***** STORED DATA

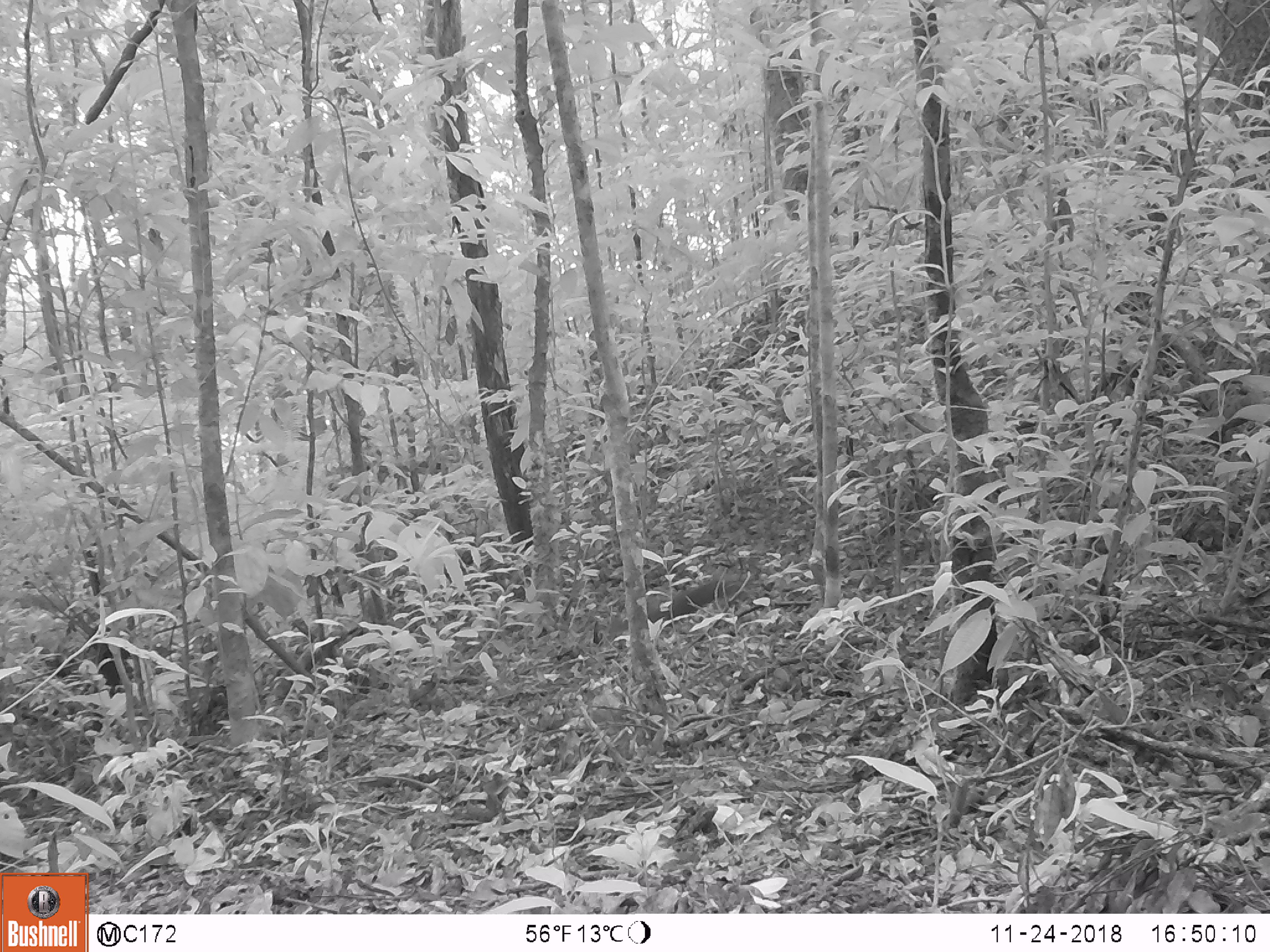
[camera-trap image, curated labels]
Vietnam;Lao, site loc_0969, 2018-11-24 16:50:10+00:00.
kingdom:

**********

### [WORK INSTRUCTIONS]
What is needed is an exact copy of the data, with the pictures removed.

### [YOUR RESPONSE]
[camera-trap image, curated labels]
Vietnam;Lao, site loc_0969, 2018-11-24 16:50:10+00:00.
kingdom:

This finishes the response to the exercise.